Exercise: All lines from the one containing "A: Wildebeest (blue" through the end of the data below must be reproduced exactly, and no others.

Records supplied:
==============================
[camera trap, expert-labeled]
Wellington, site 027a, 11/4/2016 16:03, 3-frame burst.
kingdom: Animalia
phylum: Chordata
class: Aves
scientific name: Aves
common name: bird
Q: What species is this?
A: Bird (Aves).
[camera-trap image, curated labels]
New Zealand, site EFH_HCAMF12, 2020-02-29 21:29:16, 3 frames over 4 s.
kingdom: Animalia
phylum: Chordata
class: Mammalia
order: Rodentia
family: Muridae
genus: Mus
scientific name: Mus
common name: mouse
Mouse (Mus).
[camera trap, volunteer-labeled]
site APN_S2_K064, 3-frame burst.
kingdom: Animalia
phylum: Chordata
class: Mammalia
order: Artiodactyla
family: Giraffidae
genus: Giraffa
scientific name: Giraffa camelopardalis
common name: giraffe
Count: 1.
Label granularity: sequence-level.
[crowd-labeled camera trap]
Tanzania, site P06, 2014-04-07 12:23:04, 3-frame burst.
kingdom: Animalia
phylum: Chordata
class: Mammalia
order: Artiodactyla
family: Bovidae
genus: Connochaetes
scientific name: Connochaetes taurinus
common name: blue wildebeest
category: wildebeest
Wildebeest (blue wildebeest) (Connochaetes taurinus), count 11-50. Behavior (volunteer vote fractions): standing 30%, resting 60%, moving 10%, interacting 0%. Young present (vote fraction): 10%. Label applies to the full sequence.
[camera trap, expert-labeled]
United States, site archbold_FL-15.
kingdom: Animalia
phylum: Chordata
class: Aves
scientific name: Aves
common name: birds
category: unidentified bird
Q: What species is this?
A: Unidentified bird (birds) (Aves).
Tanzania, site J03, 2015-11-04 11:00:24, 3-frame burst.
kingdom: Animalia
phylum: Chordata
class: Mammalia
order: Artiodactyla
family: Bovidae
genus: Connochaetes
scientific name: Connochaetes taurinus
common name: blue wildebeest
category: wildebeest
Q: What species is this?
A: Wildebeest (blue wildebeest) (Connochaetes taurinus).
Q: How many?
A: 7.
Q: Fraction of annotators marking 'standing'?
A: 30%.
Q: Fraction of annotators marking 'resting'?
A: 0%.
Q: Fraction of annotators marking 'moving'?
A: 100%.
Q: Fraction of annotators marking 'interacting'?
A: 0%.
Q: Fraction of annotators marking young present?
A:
==============================
Task response:
A: Wildebeest (blue wildebeest) (Connochaetes taurinus).
Q: How many?
A: 7.
Q: Fraction of annotators marking 'standing'?
A: 30%.
Q: Fraction of annotators marking 'resting'?
A: 0%.
Q: Fraction of annotators marking 'moving'?
A: 100%.
Q: Fraction of annotators marking 'interacting'?
A: 0%.
Q: Fraction of annotators marking young present?
A:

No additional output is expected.